** Stated problem **
Reproduce the material below word for word, leaving out the pictures.

........

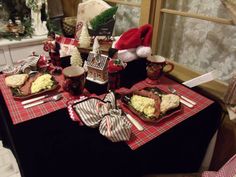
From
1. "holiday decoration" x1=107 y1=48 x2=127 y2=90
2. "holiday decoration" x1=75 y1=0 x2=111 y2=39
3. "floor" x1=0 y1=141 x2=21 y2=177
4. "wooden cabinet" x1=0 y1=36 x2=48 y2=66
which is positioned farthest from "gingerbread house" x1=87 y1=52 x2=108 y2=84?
"wooden cabinet" x1=0 y1=36 x2=48 y2=66

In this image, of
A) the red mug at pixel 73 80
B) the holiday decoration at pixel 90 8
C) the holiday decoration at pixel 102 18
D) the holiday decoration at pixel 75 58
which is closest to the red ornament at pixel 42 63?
the holiday decoration at pixel 75 58

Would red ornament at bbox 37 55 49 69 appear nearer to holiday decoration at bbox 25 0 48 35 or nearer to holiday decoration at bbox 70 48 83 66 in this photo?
holiday decoration at bbox 70 48 83 66

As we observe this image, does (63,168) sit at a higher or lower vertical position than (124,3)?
lower

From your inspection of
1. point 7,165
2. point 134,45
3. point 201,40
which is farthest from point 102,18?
point 7,165

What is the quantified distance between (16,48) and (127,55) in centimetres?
125

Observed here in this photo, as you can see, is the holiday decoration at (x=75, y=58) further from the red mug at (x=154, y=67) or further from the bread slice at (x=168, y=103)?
the bread slice at (x=168, y=103)

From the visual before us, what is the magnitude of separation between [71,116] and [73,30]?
80 cm

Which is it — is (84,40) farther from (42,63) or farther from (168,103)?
(168,103)

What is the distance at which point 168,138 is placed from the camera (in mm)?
782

........

** Correct answer **
From
1. "holiday decoration" x1=107 y1=48 x2=127 y2=90
2. "holiday decoration" x1=75 y1=0 x2=111 y2=39
3. "floor" x1=0 y1=141 x2=21 y2=177
4. "wooden cabinet" x1=0 y1=36 x2=48 y2=66
which is positioned farthest from "gingerbread house" x1=87 y1=52 x2=108 y2=84?
"wooden cabinet" x1=0 y1=36 x2=48 y2=66

In this image, of
A) the red mug at pixel 73 80
B) the holiday decoration at pixel 90 8
C) the holiday decoration at pixel 102 18
D) the holiday decoration at pixel 75 58
which is closest to the red ornament at pixel 42 63?
the holiday decoration at pixel 75 58

Would red ornament at bbox 37 55 49 69 appear nearer to holiday decoration at bbox 25 0 48 35 or nearer to holiday decoration at bbox 70 48 83 66 in this photo?
holiday decoration at bbox 70 48 83 66

As we observe this image, does (63,168) sit at a higher or lower vertical position than (124,3)?
lower

From your inspection of
1. point 7,165
2. point 134,45
3. point 201,40
which is farthest from point 102,18?
point 7,165

What is the quantified distance between (16,48) and (127,55) in centimetres?
125

Observed here in this photo, as you can see, is the holiday decoration at (x=75, y=58) further from the red mug at (x=154, y=67) or further from the bread slice at (x=168, y=103)?
the bread slice at (x=168, y=103)

From the visual before us, what is the magnitude of separation between [71,116] and [73,30]?
80 cm

Which is it — is (84,40) farther from (42,63) or farther from (168,103)?
(168,103)

What is the distance at which point 168,138 is placed from the camera (in mm)?
782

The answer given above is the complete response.